Stage 1: Compelling Reasons

19. In the Judgment I began by recording that there was a substantial disagreement between the experts: see [132]. I also recorded that Mr Hooper had taken a more conventional approach and carried out what I termed an ITZA Valuation: see [133] and [134]. Mr Letman also reminded me that in evidence Mr Beaumont had accepted that an ITZA Valuation was conventional for retail premises (as Mr Holland accepted). I then gave my reasons for preferring Mr Hooper’s approach and analysis in six numbered paragraphs at [135]:

“i) In the Statement of Agreed Facts dated 12 December 2020 the experts agreed to adopt section 34(1) of the 1954 Act as the basis for valuation. It provides that on a statutory renewal the new rent is determined by the Court as follows:

"(1) The rent payable under a tenancy granted by order of the court under this Part of this Act shall be such as may be agreed between the landlord and the tenant or as, in default of such agreement, may be determined by the court to be that at which, having regard to the terms of the tenancy (other than those relating to rent), the holding might reasonably be expected to be let in the open market by a willing lessor, there being disregarded— (a) any effect on rent of the fact that the tenant has or his predecessors in title have been in occupation of the holding, (b) any goodwill attached to the holding by reason of the carrying on thereat of the business of the tenant (whether by him or by a predecessor of his in that business), (c) any effect on rent of an improvement to which this paragraph applies, (d) in the case of a holding comprising licensed premises, any addition to its value attributable to the licence, if it appears to the court that having regard to the terms of the current tenancy and any other relevant circumstances the benefit of the licence belongs to the tenant."

ii)

Mr Comiskey submitted (and I accept) that the primary difference between the experts was that Mr Hooper had valued 66-70 Parkway on the basis set out in section 34 whereas Mr Beaumont had not. Rather than value the premises as a single demise he chose to value them as if they had been let separately for retail and offices. He had also included tenant's improvements even though they are expressly excluded by the section.

iii)

Mr Comiskey suggested that Mr Beaumont's method was to be preferred. I disagree. In my judgment, it was reasonable to adopt the statutory basis and to use the Zoning Method of Valuation. Mr Beaumont gave no explanation for his departure from the basis set out in the Statement of Agreed Facts (and did not explain why he accepted it in the first place if he did not consider it appropriate).

iv)

The experts had also agreed all of the terms of the hypothetical lease apart from the terms of the alienation covenant and whether the landlord would permit the tenant to sublet part of the premises (as opposed to the whole). Mr Hooper's evidence was that the hypothetical lease would not have contained a covenant permitting the tenant to sublet part of the premises. He produced the leases of two of the agreed comparables which excluded such a provision. Mr Beaumont provided no evidential basis for suggesting that the hypothetical lease of the premises ought to have included it.

v)

Mr Beaumont had not considered whether consent would have been granted to divide up the premises under the Building Regulations and I was left with a considerable doubt whether the landlord would have been able to obtain it, given the limited means of escape and the requirements for separate and disabled WCs.

vi)

Mr Beaumont accepted that the Zoning Method of Valuation was simple to apply and in the Statement of Agreed Facts the experts had agreed the net internal area of 66-70 Parkway. Mr Beaumont's figure of £142,500 produced an ITZA valuation of £145 per square foot which was almost double the average ITZA valuation for the agreed comparables of £80.50. This satisfied me that Mr Beaumont's valuation was much too high.

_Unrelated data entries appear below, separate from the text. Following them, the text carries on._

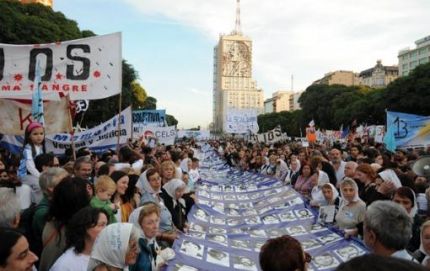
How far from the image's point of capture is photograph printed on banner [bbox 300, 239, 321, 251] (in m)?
6.36

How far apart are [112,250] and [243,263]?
3.00 meters

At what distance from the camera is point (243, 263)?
5.82m

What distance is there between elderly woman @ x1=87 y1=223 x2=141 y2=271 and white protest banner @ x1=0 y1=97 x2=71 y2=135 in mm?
5964

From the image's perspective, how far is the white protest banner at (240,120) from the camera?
33.7 metres

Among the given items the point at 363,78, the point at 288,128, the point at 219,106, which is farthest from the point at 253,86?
the point at 288,128

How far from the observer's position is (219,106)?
165m

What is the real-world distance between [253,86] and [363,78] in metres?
38.4

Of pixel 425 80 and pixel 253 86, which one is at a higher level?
pixel 253 86

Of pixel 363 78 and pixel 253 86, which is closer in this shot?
pixel 363 78

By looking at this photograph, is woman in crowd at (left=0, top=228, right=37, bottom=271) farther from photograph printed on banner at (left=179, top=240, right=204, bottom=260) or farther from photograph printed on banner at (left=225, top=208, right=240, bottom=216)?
photograph printed on banner at (left=225, top=208, right=240, bottom=216)

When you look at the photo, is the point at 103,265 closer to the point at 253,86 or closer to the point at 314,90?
the point at 314,90

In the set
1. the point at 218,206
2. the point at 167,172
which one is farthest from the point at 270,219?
the point at 167,172

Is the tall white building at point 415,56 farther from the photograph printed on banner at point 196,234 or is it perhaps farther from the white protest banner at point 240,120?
the photograph printed on banner at point 196,234

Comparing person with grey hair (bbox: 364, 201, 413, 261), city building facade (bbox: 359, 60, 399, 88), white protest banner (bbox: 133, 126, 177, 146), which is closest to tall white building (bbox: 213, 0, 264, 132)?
city building facade (bbox: 359, 60, 399, 88)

136. I find, therefore, that the market value of 66-70 Parkway for the Relevant Period was £79,000 per annum and that the daily occupation charge was £216.44…..”

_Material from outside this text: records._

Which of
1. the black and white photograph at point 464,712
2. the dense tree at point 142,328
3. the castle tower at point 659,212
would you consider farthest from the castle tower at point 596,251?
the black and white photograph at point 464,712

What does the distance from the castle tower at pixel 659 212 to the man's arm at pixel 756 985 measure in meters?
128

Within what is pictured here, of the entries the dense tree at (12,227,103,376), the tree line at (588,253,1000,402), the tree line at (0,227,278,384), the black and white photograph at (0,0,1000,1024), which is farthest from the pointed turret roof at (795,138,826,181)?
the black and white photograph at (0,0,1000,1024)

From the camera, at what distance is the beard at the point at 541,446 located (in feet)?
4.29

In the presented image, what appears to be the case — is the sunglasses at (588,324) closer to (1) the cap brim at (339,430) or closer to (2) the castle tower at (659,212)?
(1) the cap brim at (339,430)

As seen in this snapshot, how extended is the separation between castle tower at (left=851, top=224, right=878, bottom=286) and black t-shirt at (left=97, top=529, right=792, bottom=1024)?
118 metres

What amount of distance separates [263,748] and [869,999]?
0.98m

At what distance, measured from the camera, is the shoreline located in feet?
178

(1) Docklock’s Closing Submissions

20.

Mr Reuben Comiskey appeared at trial for Docklock. I would like to record (as I did at the hearing) that I have no criticism of Mr Comiskey’s presentation of Docklock’s case and that he argued it well. The first reason which Mr Holland gave for exercising the power to reconsider the occupation charge was that I had mischaracterised his submissions in paragraph ii) (above). His case was that Mr Comiskey had not made the submission that: “Mr Hooper had valued 66-70

Parkway on the basis set out in section 34 whereas Mr Beaumont had not”. Mr Holland also submitted that I was wrong to criticise Mr Beaumont in paragraph iii) (above) by suggesting that he had departed from the basis set out in the Statement of Agreed Facts.

21.

It is necessary, therefore, for me to set out in some detail the submissions which Mr Comiskey made in relation to the expert evidence. In paragraph 88 of his written closing submissions, he pointed out that the key difference between the experts was whether the valuation exercise should be approached on “an ITZA basis” or the offices should be valued at their “natural office rate”. He dealt with the figures and then made the following submissions:

“89. The primary differences between the experts, as to subletting and ITZA valuation, were primarily a result of the terms they agreed as to the exercise they would carry out – namely a 1954 Act renewal. In Mr Hooper’s case, in particular, this led him to discount an approach which would enable the landlord to obtain a significantly higher return for the property, namely splitting it up into its constituent parts (see LN/907/15]). It also led him to adopt an approach which ignored the fact that the back and mezzanine offices in the premises were in fact used as offices.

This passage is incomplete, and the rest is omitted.